Postby BubbaGumpShrimp » Mon Jul 09, 2012 9:26 am

minuette wrote:She had no impediments to rationalizing her relationship with her late husband in order to gain closure. People who divorce amicably have the same impediment-free opportunity.

I'm not going to subscribe to the notion that the death of a person is as equally devastating as the death of a relationship, but there is certainly a grieving component to both, and the two situations above allow one to go through the process of grief.

Those who are still in the middle of a divorce or custody battle don't really get that opportunity to grieve and gain closure, unless they are very good at compartmentalizing their emotions.

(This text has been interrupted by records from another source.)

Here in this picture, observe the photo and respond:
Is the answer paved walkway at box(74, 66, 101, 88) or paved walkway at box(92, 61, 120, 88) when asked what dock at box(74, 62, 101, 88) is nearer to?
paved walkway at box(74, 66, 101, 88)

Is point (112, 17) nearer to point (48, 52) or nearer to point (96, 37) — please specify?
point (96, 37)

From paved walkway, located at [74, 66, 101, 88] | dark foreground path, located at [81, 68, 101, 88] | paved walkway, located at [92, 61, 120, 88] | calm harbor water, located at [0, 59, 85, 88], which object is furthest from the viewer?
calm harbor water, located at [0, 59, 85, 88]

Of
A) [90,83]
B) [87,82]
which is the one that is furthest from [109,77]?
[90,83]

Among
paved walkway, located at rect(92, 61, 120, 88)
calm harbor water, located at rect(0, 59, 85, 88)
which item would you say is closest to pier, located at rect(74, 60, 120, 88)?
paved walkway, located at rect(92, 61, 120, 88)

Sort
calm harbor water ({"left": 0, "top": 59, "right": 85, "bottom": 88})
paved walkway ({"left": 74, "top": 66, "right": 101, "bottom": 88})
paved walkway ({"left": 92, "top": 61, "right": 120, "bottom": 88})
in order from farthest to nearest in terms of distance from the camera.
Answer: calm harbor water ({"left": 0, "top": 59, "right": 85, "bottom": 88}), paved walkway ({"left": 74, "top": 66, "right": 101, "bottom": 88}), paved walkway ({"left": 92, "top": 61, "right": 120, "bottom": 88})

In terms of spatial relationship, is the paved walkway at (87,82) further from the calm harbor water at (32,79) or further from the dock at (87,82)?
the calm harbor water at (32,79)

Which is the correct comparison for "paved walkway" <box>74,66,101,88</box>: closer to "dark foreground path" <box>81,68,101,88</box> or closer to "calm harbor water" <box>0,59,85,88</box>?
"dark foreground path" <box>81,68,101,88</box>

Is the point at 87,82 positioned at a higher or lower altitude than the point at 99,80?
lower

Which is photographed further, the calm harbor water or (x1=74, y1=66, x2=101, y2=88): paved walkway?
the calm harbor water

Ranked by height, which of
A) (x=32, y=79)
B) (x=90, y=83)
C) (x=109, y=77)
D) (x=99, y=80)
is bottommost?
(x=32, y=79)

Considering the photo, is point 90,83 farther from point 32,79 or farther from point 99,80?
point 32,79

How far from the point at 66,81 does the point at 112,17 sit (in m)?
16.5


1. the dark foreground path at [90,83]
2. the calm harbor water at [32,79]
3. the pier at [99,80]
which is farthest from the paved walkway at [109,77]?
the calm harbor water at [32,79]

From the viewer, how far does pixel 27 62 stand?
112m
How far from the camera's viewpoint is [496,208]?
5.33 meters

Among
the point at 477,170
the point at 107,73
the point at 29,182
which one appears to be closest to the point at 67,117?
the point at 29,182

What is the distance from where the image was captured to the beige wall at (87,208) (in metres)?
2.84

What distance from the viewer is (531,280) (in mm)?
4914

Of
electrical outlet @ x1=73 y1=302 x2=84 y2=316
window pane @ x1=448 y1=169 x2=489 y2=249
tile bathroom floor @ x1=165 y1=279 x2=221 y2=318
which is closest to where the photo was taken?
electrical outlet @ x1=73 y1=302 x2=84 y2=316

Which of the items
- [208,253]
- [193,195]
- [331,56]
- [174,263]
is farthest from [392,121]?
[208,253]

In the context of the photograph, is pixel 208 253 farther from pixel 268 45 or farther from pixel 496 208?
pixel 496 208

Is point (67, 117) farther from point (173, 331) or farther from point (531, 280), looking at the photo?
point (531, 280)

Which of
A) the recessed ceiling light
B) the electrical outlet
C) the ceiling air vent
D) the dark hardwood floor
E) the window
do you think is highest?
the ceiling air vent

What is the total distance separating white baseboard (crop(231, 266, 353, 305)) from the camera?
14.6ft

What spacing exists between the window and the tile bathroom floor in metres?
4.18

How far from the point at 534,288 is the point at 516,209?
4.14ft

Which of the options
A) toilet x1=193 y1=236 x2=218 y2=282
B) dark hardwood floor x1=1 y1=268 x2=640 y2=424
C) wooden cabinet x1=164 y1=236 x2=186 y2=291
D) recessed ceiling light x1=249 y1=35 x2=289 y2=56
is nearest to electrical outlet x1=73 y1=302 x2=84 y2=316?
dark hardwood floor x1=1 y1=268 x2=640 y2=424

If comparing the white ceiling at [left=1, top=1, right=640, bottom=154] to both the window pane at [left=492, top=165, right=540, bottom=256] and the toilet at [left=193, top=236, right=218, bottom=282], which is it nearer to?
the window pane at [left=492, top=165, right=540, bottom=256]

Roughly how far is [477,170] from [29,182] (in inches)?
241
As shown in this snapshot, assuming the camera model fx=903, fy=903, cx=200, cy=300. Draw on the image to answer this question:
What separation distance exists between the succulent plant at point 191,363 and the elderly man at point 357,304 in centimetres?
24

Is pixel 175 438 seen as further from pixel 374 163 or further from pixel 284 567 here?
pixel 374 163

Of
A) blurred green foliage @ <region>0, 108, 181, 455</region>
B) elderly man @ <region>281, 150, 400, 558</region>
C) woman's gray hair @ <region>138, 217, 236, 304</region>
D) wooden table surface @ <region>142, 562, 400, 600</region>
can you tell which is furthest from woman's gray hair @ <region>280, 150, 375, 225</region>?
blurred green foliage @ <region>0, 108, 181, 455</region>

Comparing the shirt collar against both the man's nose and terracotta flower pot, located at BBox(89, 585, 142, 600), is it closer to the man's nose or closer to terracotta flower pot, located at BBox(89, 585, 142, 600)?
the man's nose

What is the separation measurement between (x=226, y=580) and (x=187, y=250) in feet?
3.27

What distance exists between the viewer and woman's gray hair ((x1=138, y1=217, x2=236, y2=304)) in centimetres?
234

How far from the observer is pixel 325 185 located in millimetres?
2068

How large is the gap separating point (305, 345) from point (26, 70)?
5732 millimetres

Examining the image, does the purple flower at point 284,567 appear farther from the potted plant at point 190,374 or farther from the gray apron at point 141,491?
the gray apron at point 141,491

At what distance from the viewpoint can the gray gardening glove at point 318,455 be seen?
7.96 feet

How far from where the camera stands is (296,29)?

What I find disingenuous about participating on a board for widows/widowers, when one has divorced, is that the board will probably never touch upon some important facets of the former relationship than the divorced person should spend time considering: mate selection and ownership of contributory faults. The typical widow or widower on a board like than probably didn't help kill their spouse (bacon notwithstanding!). The divorced person may have made some active choices, either in poor mate selection or marital behavior or both, that should be addressed before moving on to another relationship.


Yes, but that (correct) line of reasoning wouldn't permit her to sob into her beer about how she was wronged, put her all into the relationship, and is in no way, shape, or form responsible for the failed interpersonal relationships in her life.